KA Wijaya Kusuma Beroperasi Lagi, Cek Jadwalnya

  • Whatsapp

Banyuwangi Pedia – Kereta Api (KA) Wijaya Kusuma relasi Ketapang – Cilacap PP beroperasi kembali. Jadwal keberangkatan kereta ini hanya ada saat akhir pekan.

KA Wijaya Kusuma ini sementara akan beoperasi setiap akhir pekan saja, mulai 20 s.d 22 Agustus dan 27 s.d 29 Agustus 2021 pekan depan.

Bacaan Lainnya

“PT Kereta Api Indonesia (Persero) kembali akan mengoperasionalkan perjalanan Kereta Api Wijaya Kusuma relasi Ketapang – Cilacap PP. Dioperasikannya KA itu sebagai komitmen KAI untuk melayani masyarakat yang ingin bepergian keluar kota menggunakan kereta api, terutama bagi pelanggan yang ingin bepergian ke Cilacap dan sebaliknya,” jelas VP Daop 9 Jember Broer Rizal, Jumat (20/8/2021).

Ada beberapa persyaratan yang harus dipenuhi bagi calon penumpang kereta api. Khususnya bagi penumpang KA jarak jauh seperti KA Wijaya Kusuma ini.

Di antaranya, menunjukkan kartu vaksin minimal vaksinasi Covid-19 dosis pertama. Bagi pelanggan dengan kondisi kesehatan khusus atau penyakit komorbid yang menyebabkan tidak dapat menerima vaksin, wajib melampirkan surat keterangan dokter dari rumah sakit pemerintah yang menyatakan bahwa yang bersangkutan belum dan/atau tidak dapat mengikuti vaksinasi Covid-19.

Kemudian, menunjukkan surat keterangan hasil negatif tes RT-PCR maksimal 2×24 jam atau Rapid Test Antigen maksimal 1×24 jam sebelum keberangkatan.

“Yang ketiga, pelanggan usia di bawah 12 tahun untuk sementara waktu tidak diperkenankan melakukan perjalanan,” terangnya.

Sementara itu, lanjut Broer, bagi pelanggan KA lokal juga ada ketentuan yang harus dipenuhi.
Salah satunya, hanya berlaku bagi pekerja di Sektor Esensial dan Sektor Kritikal yang dibuktikan dengan STRP atau Surat Keterangan lainnya yang dikeluarkan oleh Pemerintah Daerah setempat atau Surat Tugas dari pimpinan perusahaan.

Kedua, kata Broer, pelanggan tidak diwajibkan untuk menunjukkan kartu vaksin dan surat keterangan hasil negatif tes RT-PCR atau Rapid Test Antigen.
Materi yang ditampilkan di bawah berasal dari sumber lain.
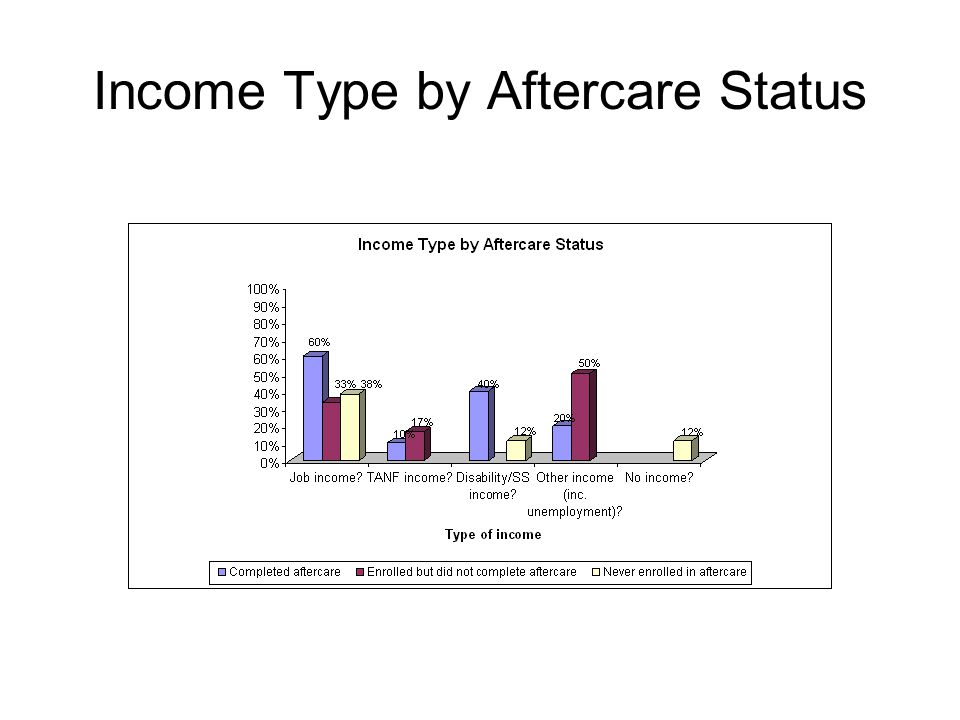 Income Type by Aftercare Status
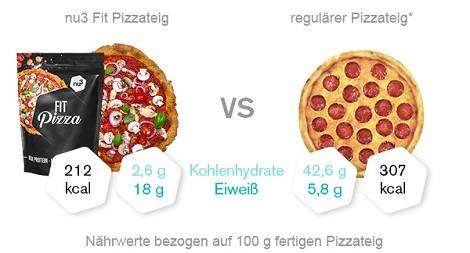Nährwertvergleich Pizza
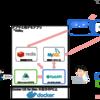 Nuxt.js + FastAPIを使ったデータエンジニアリングなデモ作り - 社内勉強会でデブサミのデモをしました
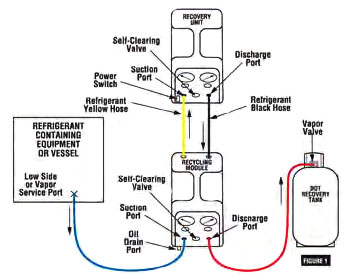 Pt Cruiser Air Conditioning Wiring Diagram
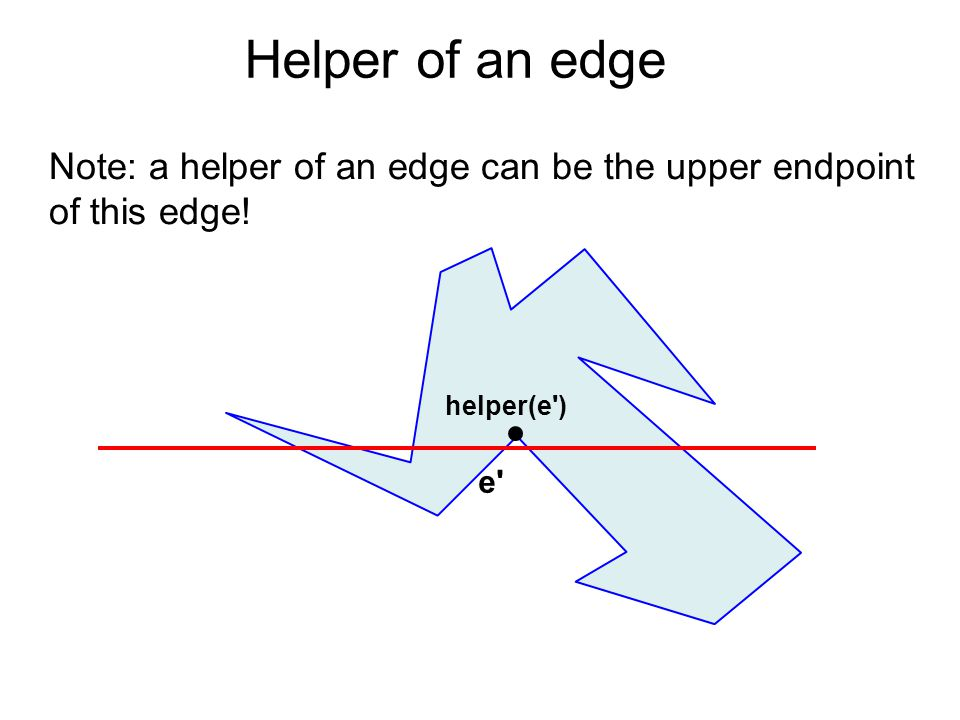Helper of an edge Note: a helper of an edge can be the upper endpoint of this edge! helper(e ) e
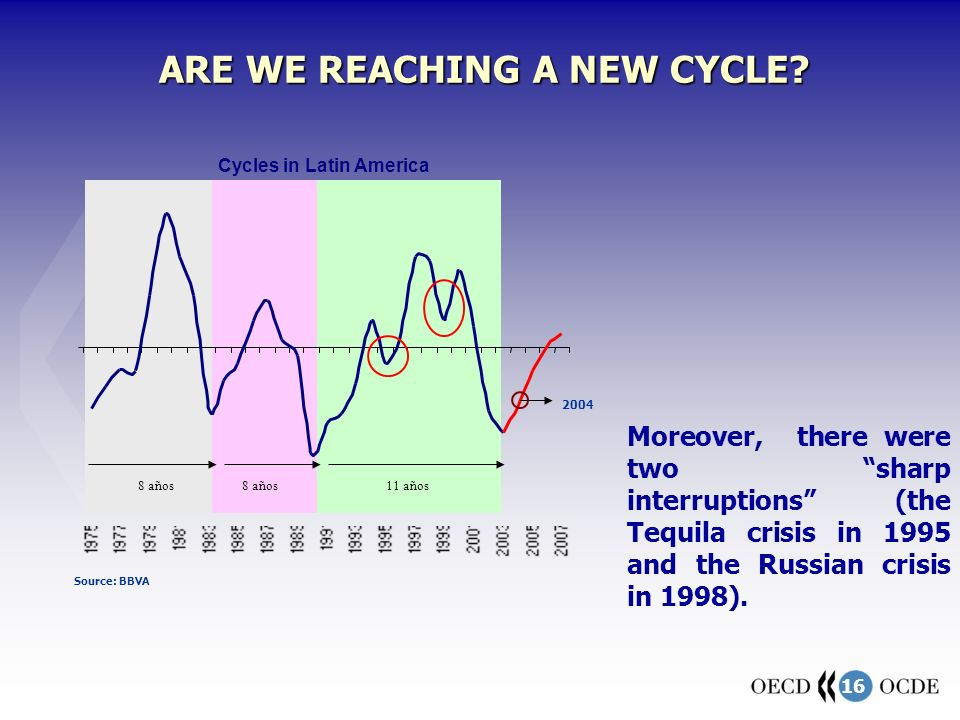 16 ARE WE REACHING A NEW CYCLE? Cycles in Latin America Source: BBVA 8 años 11 años Moreover, there were two sharp interruptions (the Tequila crisis i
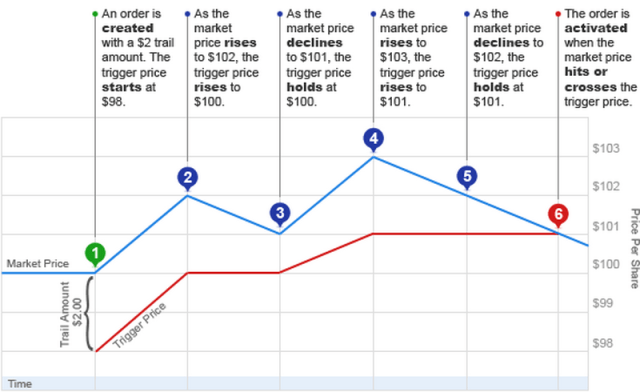 Apa Itu Trailing Stop Dan Bagaimana Cara Memasangnya Broker Forex Terbaik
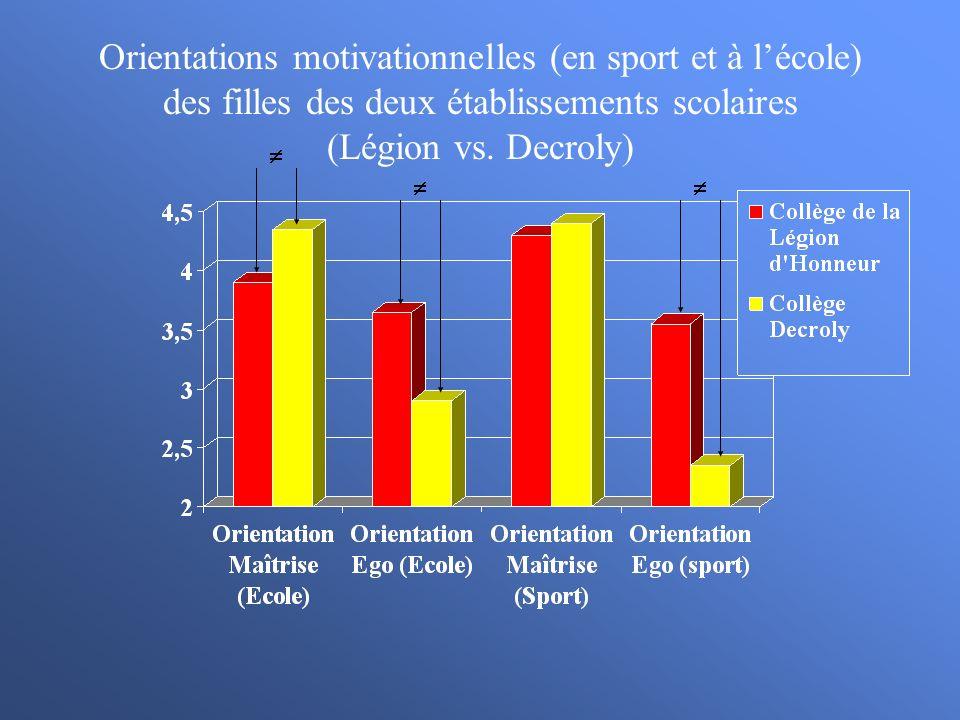 Orientations motivationnelles (en sport et à lécole) des filles des deux établissements scolaires (Légion vs. Decroly)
Namun akan dilakukan pemeriksaan Rapid Test Antigen secara acak kepada para pelanggan di stasiun.

“Namun demikian, meskipun persyaratan sudah lengkap, apabila saat proses boarding dilakukan dan dicek suhu melebihi 37,3 derajat Celsius atau sedang mengalami sakit ( Flu/batuk) pelanggan tersebut tidak dapat melanjutkan perjalanan dan tiket dapat dibatalkan dengan pengembalian 100 persen sesuai harga tiket diluar biaya pemesanan,” kata Broer.

Satu hal yang tak kalah penting yaitu penerapan protokol kesehatan yang ketat mulai dari stasiun hingga di dalam kereta api.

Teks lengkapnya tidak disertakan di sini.